Manipulating the chroma value in the CIELuv colorspace per pixel of the natural image, however, resulted in a
systematic deviation between image quality and naturalness judgements.4,8,9,10,11 Image quality judgements were shifted
to higher chroma values relative to the naturalness judgements. In other words, people preferred images that were more
colorful than the original although they realized that these images looked somewhat unnatural. Manipulating the
brightness contrast of natural black and white images revealed similar results.4 Participants preferred higher contrast
images although they realized that these images looked somewhat unnatural. Increasing the chroma or brightness
contrast level resulted in larger distances between individual pixels in the CIELuv color space, and thus, in a higher
perceived contrast. This higher contrast provided a more accurate localisation and detection of edges. As a result, the
ability to discriminate between items in an image increased, thereby providing a more useful image. Varying the hue or
the color temperature of the reference white, however, did not enlarge the overall distance between individual color
points. When varying the color temperature, the distance between color points may be locally increased in some parts of
the color space, but is compressed in other parts. Hence, these manipulations did not affect the overall ability to
discriminate between items in an image, so the usefulness of the image is not affected. As a result, image quality
judgements and naturalness judgements were almost identical. Increasing the chroma or the brightness contrast enhanced
the usefulness of the images; consequently, image quality deviated from naturalness towards more chromatic or higher
Research on the assessment of stereoscopic images revealed a similar shift between image quality and naturalness.

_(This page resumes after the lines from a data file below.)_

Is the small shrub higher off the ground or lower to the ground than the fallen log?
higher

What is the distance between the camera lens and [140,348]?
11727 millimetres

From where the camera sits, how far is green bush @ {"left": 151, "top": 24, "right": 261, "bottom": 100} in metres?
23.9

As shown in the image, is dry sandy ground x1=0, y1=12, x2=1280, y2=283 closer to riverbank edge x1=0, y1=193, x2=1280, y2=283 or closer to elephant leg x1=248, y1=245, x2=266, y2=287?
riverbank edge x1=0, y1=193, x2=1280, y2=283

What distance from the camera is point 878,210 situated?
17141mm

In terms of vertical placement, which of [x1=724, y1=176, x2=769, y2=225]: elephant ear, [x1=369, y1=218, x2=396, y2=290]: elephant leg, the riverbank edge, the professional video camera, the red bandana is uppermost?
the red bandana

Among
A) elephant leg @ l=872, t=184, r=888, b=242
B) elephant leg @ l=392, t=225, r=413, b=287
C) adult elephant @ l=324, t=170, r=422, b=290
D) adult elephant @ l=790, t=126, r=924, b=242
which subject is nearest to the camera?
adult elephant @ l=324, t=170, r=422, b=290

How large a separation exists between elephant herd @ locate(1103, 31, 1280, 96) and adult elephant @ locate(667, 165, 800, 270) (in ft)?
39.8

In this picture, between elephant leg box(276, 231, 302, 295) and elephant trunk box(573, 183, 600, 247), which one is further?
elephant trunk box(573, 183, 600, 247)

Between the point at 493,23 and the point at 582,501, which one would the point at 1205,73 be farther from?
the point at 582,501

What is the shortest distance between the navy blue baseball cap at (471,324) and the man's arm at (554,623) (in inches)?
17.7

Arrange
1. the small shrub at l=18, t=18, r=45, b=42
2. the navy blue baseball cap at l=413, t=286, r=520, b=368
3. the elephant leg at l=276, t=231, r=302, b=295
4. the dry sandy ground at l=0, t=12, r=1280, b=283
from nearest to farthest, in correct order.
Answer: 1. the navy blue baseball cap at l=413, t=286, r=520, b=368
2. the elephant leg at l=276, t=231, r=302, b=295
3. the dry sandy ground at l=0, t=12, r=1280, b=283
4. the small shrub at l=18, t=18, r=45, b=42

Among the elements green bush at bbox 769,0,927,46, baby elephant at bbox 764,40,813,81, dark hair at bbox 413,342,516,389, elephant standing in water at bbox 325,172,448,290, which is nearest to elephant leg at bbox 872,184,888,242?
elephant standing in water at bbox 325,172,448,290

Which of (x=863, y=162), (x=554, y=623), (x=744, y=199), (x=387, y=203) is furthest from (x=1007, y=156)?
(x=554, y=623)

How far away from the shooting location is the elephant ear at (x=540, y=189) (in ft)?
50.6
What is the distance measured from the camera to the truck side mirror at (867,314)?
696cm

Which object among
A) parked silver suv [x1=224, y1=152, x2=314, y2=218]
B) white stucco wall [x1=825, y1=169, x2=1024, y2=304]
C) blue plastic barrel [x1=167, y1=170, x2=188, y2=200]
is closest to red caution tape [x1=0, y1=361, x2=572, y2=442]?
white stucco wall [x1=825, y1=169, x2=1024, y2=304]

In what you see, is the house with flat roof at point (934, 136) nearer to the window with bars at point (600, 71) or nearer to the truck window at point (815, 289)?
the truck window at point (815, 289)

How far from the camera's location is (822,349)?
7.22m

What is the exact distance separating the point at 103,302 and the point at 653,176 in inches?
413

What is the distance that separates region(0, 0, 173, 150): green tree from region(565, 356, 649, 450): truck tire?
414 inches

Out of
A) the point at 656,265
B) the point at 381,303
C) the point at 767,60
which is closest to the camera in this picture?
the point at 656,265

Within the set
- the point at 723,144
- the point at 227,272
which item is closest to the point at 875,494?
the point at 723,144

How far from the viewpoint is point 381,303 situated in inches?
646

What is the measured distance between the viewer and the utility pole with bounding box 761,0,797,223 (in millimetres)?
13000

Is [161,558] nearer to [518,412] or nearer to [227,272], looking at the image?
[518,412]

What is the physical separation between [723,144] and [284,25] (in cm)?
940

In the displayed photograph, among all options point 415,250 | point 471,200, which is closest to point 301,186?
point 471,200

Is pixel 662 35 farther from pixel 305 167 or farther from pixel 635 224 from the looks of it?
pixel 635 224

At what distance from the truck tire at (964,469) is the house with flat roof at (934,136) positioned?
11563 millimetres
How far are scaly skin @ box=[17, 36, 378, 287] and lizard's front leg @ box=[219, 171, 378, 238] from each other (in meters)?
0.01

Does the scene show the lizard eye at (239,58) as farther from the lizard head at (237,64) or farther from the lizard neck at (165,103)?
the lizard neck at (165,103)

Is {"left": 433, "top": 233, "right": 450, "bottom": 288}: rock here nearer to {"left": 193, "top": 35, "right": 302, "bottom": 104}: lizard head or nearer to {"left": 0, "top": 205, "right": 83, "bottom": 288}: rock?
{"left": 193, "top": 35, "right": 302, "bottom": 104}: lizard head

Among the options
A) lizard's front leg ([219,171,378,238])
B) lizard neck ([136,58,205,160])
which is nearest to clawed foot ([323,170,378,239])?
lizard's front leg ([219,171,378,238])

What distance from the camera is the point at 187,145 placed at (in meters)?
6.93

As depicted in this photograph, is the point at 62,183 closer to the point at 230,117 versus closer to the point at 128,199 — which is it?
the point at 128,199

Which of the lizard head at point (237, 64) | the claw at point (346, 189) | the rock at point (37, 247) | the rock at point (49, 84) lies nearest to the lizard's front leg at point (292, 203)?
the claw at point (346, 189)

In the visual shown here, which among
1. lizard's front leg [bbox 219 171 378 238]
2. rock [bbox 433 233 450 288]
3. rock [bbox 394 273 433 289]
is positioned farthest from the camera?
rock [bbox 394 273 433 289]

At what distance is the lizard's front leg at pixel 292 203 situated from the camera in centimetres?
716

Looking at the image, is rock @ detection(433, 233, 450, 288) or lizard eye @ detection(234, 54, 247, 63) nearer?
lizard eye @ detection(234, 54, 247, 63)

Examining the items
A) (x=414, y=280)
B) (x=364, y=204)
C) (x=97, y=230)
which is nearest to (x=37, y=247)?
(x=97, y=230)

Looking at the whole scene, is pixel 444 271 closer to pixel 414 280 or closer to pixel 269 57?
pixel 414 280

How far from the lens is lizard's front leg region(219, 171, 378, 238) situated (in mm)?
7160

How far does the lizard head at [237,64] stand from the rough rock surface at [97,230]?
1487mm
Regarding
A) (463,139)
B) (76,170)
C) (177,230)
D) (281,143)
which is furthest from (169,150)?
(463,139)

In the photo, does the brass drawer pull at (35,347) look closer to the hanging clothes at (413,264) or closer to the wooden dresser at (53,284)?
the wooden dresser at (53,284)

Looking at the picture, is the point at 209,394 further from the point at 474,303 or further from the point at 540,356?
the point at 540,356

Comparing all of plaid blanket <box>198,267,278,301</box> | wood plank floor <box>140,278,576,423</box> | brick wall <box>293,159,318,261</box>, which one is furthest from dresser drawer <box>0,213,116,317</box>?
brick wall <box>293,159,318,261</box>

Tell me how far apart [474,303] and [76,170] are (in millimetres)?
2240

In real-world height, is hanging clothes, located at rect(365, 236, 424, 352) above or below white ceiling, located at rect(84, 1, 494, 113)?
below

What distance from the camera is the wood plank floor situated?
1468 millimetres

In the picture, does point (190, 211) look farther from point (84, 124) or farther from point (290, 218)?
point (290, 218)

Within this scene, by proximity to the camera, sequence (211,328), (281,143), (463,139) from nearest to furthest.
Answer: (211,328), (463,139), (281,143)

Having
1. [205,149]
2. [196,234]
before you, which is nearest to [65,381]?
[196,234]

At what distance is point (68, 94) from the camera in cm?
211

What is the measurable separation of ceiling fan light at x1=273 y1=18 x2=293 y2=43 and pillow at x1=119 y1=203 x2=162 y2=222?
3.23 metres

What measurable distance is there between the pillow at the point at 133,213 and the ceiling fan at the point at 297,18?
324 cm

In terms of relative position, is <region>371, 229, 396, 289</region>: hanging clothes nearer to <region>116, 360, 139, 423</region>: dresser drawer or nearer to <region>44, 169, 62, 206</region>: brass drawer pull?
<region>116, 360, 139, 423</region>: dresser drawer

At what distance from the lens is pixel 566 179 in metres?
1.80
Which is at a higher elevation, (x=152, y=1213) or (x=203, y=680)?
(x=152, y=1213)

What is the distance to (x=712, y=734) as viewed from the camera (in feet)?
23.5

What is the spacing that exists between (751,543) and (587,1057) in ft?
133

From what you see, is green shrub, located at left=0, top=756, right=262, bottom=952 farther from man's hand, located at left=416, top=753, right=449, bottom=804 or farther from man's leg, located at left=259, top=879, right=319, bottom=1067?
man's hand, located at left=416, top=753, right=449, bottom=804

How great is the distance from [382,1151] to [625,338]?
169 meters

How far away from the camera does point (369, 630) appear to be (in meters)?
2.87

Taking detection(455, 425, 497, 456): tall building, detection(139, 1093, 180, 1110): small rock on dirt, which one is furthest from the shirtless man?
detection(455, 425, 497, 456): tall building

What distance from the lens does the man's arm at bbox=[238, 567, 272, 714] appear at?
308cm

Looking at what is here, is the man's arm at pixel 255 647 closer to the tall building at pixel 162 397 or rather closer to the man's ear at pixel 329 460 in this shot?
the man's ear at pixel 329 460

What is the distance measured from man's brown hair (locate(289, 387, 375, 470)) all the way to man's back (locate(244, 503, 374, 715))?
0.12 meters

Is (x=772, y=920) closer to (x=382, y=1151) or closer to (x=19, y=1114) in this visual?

Participants evaluated the quality of depth and naturalness of depth of stereoscopic images with different depth
levels.12,13 Both quality of depth and naturalness of depth increased with increasing disparity, yet decreased at the
extreme depth levels, resulting in an inverted 'U-shape' function. Additionally, preference in quality was shifted to higher
depth levels in comparison to preference in naturalness. Thus, participants preferred (in quality) a reproduction of
stereoscopic depth they also judged to be slightly unnatural. The higher depth levels may have increased the ability to
discriminate between objects positioned on different depth planes, thereby enhancing the usefulness of the images.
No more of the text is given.